BEGIN Material supplied
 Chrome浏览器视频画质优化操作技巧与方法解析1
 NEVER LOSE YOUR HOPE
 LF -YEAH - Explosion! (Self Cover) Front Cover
END Material supplied
BEGIN Material supplied
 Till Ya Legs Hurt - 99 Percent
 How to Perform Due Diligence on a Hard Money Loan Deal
END Material supplied
BEGIN Material supplied
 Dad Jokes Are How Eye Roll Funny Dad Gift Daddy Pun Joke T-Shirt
END Material supplied
* _Directions for this task_
Would you retype exactly the lines above, from the line with "NEVER LOSE YOUR HOPE" to the line with "LF -YEAH - Explosion!", with both end lines kept and nothing more?

* _Answer area_
 NEVER LOSE YOUR HOPE
 LF -YEAH - Explosion! (Self Cover) Front Cover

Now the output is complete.